While there are a number of ways to produce ethanol, the most cost effective way is through alcoholic fermentation. During this process, the hexose sugar glucose is split into two pyruvate molecules, generating two ATP and reducing two NAD+ molecules by a process known as glycolysis. During alcoholic fermentation pyruvate is metabolized to ethanol and carbon dioxide with the regeneration of NAD+ (Figure 1).
Figure 1. Schematic representation of the fermentation process.
The different technologies used to produce the fermentation sugars necessary for ethanol production are often described as different generations depending on the technology employed. First generation bio-ethanol production is from fermentable hexose sugars made available by the digestion of starches found in different feed stock sources such as corn or sugar cane. Second generation bioethanol production is the result of the fermentation of lignocellulosic biomass. These feed stocks include: (1) corn stover (leaves and stalks of maize); (2) wheat straw; (3) barley straw; (4) switchgrass; and (5) wood waste products. Depending on the feed stock source, different enzymatic means are used to extract the fermentable saccharides from the polysaccharide polymer.
In order to improve the ethanol yield from these polymers, scientists have turned to the use of specific enzymes from a number of different sources. Using a combination of in vitro digestion, in conjunction with in vivo genetic manipulation of yeast and bacteria strains not only can the digestion efficiency to fermentable sugars be increased, but the ability to ferment monosaccharides other than glucose has been improved.
Amylase enzymes catalyze the breakdown of starch into sugars. Starch is a mixture of amylose and amylopectin polysaccharide polymers. Amylose consists of long strands of glucose sugars linked by α-(1→4) glycosidic bonds, while amylopectin has not only α-(1→4) glycosidic bonds, but also α-(1→6) glycosidic branches.
Depending on the source, starch is usually 20-25% amylase and 75-80% amylopectin. α-Amylase acts randomly along the starch chain hydrolyzing the α-(1→4) glycosidic bonds to produce a combination of maltotriose, maltose and limit dextrins. The typical optimal pH for α-amylase is 6.7-7.0. β-Amylase, which works from the non-reducing end of the polymer, hydrolyzes the second α-(1→4) glycosidic bond to produce the two-glucose sugar maltose. γ-Amylase also works from the non reducing end of amylase to cleave α-(1→4) glycosidic bonds to produce glucose, it will also cleave α-(1→6) linkages found in pectin.

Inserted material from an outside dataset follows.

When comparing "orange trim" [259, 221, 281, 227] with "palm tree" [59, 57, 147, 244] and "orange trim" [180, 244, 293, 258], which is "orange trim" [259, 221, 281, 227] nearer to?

Cellulose is a linear chain of several hundred to ten thousand β-(1→4) linked D-glucose units. Unlike starch this polymer has no branching. The chain structure forms a stiff extended conformation that has extensive hydrogen bonding with adjacent chains. The result is the formation of microfibrils with high tensile strength and poor water solubility. Cellulase enzymes catalyze the hydrolysis of cellulose into glucose. Cellulase enzymes are produced primarily by fungi, bacteria, and protozoans. Termites and ruminant herbivores digest cellulose through the action of symbiotic bacteria located in their intestines and ruminating chambers respectively. Cellulases are a mixture of slightly different enzymes that include endo-1,4-β-glucanase enzymes, which attack internal bonds, exo-1,4-β- glucanase enzymes, which cleave two to four units from the ends of cellulose strands and cellobiase, which cleaves the disaccharide cellobiose into two glucose moieties.

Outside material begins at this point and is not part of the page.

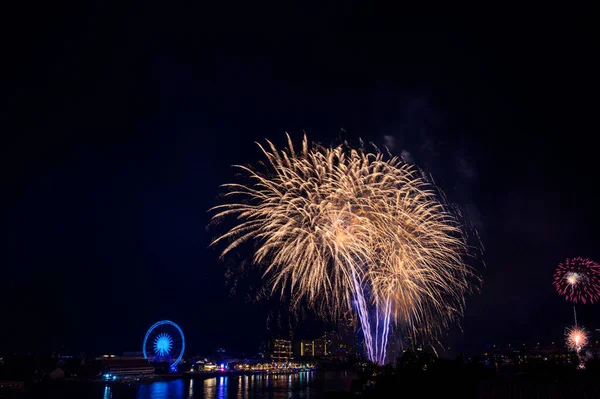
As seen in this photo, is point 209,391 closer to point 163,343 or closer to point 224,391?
point 224,391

Xylanase enzymes digest xylan polymers, which are a major constituent of the hemicellulose, into xylose. Xylans are heteropolymers consisting primarily of the pentose sugars xylose and arabinose. The main backbone of xylan consists of β-(1→4) linked xylose residues with side chains branching from the 2 and 3 position carbons.

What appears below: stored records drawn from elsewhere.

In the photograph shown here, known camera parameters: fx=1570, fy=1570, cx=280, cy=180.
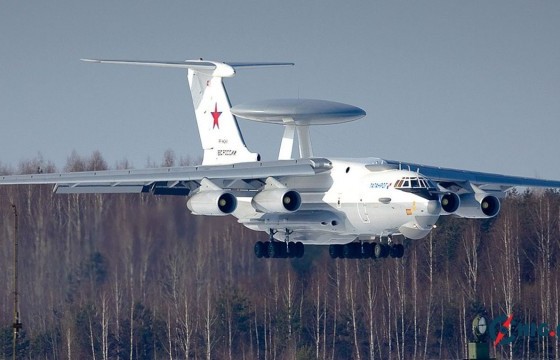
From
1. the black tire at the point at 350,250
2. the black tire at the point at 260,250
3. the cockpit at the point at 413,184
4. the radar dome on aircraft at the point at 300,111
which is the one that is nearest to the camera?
the cockpit at the point at 413,184

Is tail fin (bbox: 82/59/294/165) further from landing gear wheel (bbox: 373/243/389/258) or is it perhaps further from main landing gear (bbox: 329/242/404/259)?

The ability to measure multiple samples simultaneously offers significant advantages in terms of time, expense and effort. The use of microplates is one way that large numbers of samples can be handled with minimal amounts of reagents and time. Here we describe the use of microplates to quantitate three of the enzymes that catalyze the hydrolysis of plant polysaccharides.
Materials and Methods
EnzCheck Ultra Amylase assay (cat # E33651), Amplex® Red Glucose assay (cat# A13261), and EnzCheck Ultra Xylanase assay (cat# E33650) kits as well as the fluorescent cellulase substrate (cat# E33953) were obtained from Life Technologies. Carboxymethyl cellulose (cat # 419273), xylanase from Thermomyces lanuginosus (cat# X2753), cellulase from Aspergillus niger (cat# C1184), α-amylase from Aspergillus oryzae (cat# 10065) and Bacillus subtilis (Cat#10069) were purchased from Sigma- Aldrich. Corning 96-well solid black half area plates (cat# 3694) were used for all experiments.
Amylase Substrate Assay
Amylase activity was measured using an EnzCheck Ultra Amylase assay kit. The assay was performed according to the assay kit instructions. The DQ starch-BODIPY substrate was dissolved in 50 mM sodium acetate (pH 4.0) making a 1 mg/mL stock solution. Working substrate solution was prepared from the stock solution immediately prior to use by diluting it 1:5 with 1X reaction buffer.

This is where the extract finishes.